▶ _TEXTAUSZUG_:
In Potsdam haben in dieser Woche 300 Experten aus dem In- und Ausland über Fragen des Wohlbefindens diskutiert. Was man machen kann, um glücklich zu werden, verrät die Präsidentin der Deutschen Gesellschaft für Psychologie, Andrea Abele-Brehm, im PNN-Interview.

Frau Abele-Brehm, ich habe mir gerade ein Kilo sehr schöne Pfirsiche auf dem Markt gekauft. Reicht das zum Glücklichsein aus?

Für den Moment sicherlich. Wir unterscheiden das kurzfristige und das längerfristige Glück. Das längerfristige Glück ist das subjektive Wohlbefinden: auf der einen Seite Zufriedenheit mit dem eigenen Leben, andererseits Gefühle und affektive Zustände. Momentanes Glück findet man hingegen, wenn man sich beispielsweise schöne Pfirsiche gekauft hat oder einen Berggipfel erklimmt oder etwas Ähnliches macht, das einem Freude bereitet. So etwas kann unsere momentane Affektivität durchaus steigern.

▶ _DATENZEILEN_:
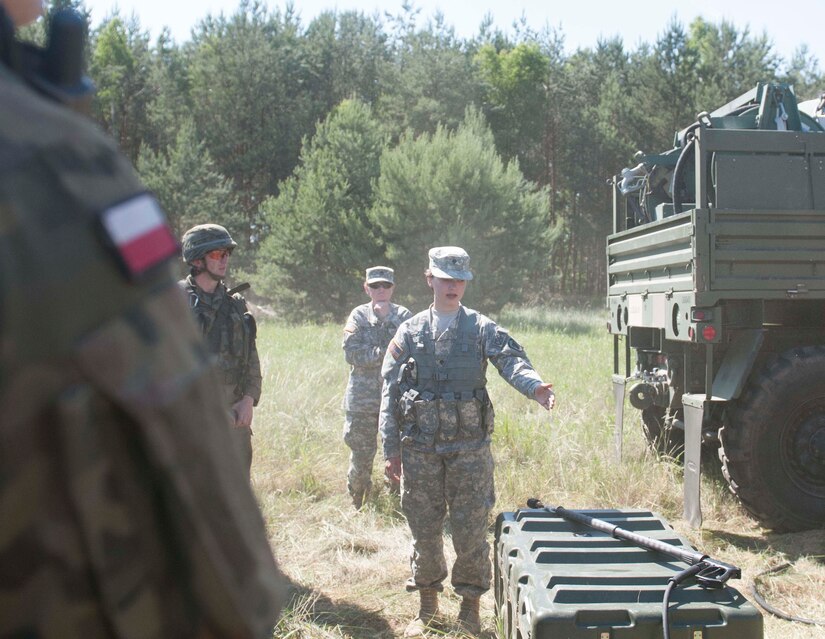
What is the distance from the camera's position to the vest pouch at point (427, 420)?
406 centimetres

▶ _AUFGABE 1_:
Wie viele Experten haben laut dem Interview zum Glück in Potsdam über Fragen des Wohlbefindens diskutiert?
▶ _AUFGABE 2_:
Schreiben Sie aus dem Interview zum Glück den Abschnitt von „In Potsdam haben“ bis einschließlich „zum Glücklichsein aus?“ wortgetreu ab.
▶ _AUFGABE 3_:
Setzen Sie das Interview zum Glück nach seinem letzten Satz fort.

▶ _ANTWORT 1_:
300 Experten aus dem In- und Ausland.

▶ _ANTWORT 2_:
In Potsdam haben in dieser Woche 300 Experten aus dem In- und Ausland über Fragen des Wohlbefindens diskutiert. Was man machen kann, um glücklich zu werden, verrät die Präsidentin der Deutschen Gesellschaft für Psychologie, Andrea Abele-Brehm, im PNN-Interview.

Frau Abele-Brehm, ich habe mir gerade ein Kilo sehr schöne Pfirsiche auf dem Markt gekauft. Reicht das zum Glücklichsein aus?

▶ _ANTWORT 3_:
Wir sprechen also vom Glücklichsein, nicht vom Glückhaben.

Ja, das sind zwei verschiedene Dinge. In anderen Sprachen gibt es dafür auch zwei unterschiedliche Begriffe – etwa Luck und Happiness im Englischen. „Glück haben“ hat immer mit etwas Unverdientem zu tun, das einem unverhofft zustößt – etwa wenn man im Lotto gewinnt, weil man zufällig die richtigen Zahlen getippt hat. „Glücklich sein“ hingegen hat sehr viel mehr mit einem selbst und dem eigenen Handeln zu tun.

Was kann ich tun, um glücklich zu sein?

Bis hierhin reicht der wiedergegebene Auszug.